→ **Text shown**
* * * *

In the beginning was darkness and its unfathomable depth, in the beginning was light, galactic winds, sky and dust, in the beginning were the universe and earth, mountains and deserts, oceans and seas. All phenomena fortunately present in the work of Bernard Alligand.
Indeed, what would the universe be, the sky and the stars, the earth with its mountains, oceans and deserts, without awareness of their reality? Without the gaze and thought of man no one would know what the universe is or how it works. And man, to explain it, first personified its elements, thus making his representation of the world in his image in a legendary, allegorical or mythological way, whatever civilizations were. Christian theology, on the other hand, places God at the origin of the world. All this questioning about the universe has given rise to remarkable artistic creations. How many visions have works of art given us of this mystery of origins! Let it suffice for us only to think of "The Creation" of Joseph Haydn or of the magnificent orchestration of the entry choir of the "Passion according to Saint John" by Johann Sebastian Bach with its dissonances and its chromatic modulations, then traversing the whole work, which expresses the cosmic upheavals that punctuate the different stages of Christ's passion, up to the earthquake and the eclipse at the time of his agony on the cross. An evocation that is also found in the figuralism of many cantatas where the writing adds a visual aspect to the meaning. To take only musical examples.

* * * *

→ **Tasks**
(a) In the essay on Bernard Alligand, what does Christian theology place at the origin of the world?
(b) For each statement, say whether it agrees with the essay on Bernard Alligand, and support each yes or no with the deciding words of the essay: (i) Joseph Haydn is named as the composer of "The Creation." (ii) The entry choir of Bach's "Passion according to Saint John" is described as free of dissonance. (iii) Man is said to have first explained the universe by personifying its elements.
(c) Quote the essay on Bernard Alligand word for word, beginning at the words "In the beginning was darkness" and stopping after "of Bernard Alligand.".

→ **Supplied information**
* * * *

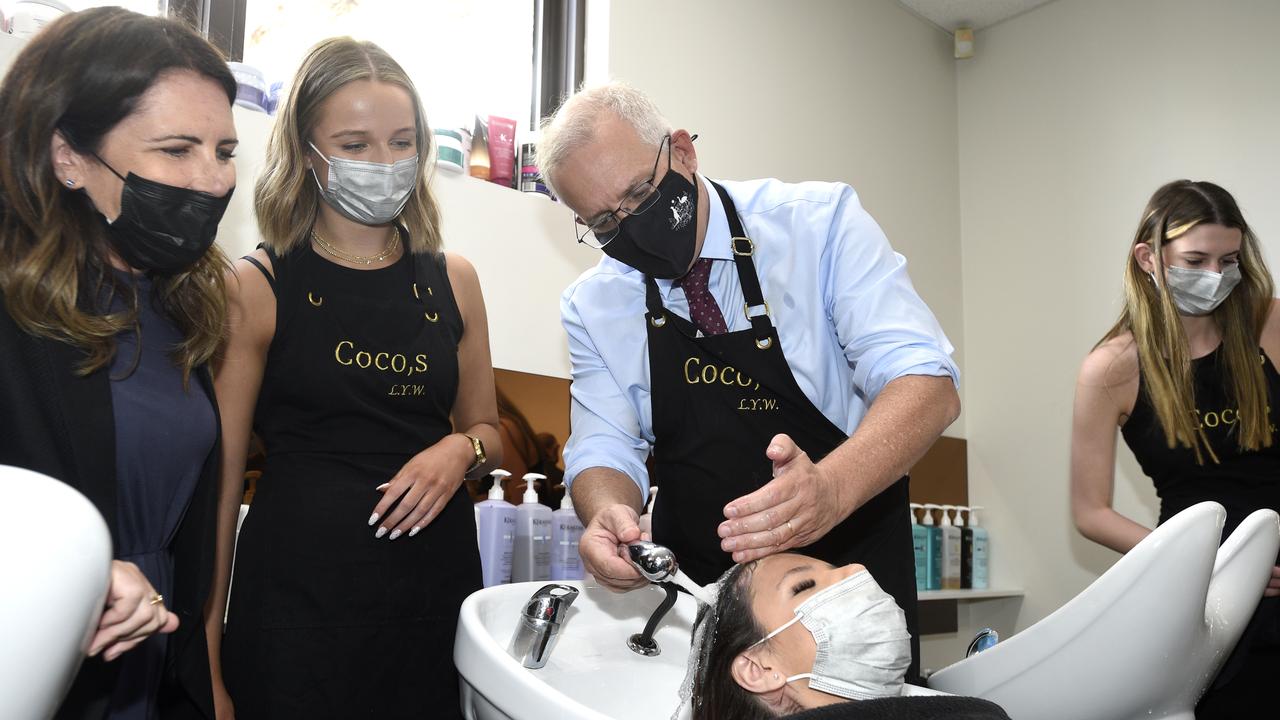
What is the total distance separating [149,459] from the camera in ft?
3.76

* * * *

→ **Answers for the exercise**
(a) God.

(b)
(i) Yes: "think of "The Creation" of Joseph Haydn"
(ii) No: "with its dissonances and its chromatic modulations"
(iii) Yes: "And man, to explain it, first personified its elements"

(c)
In the beginning was darkness and its unfathomable depth, in the beginning was light, galactic winds, sky and dust, in the beginning were the universe and earth, mountains and deserts, oceans and seas. All phenomena fortunately present in the work of Bernard Alligand.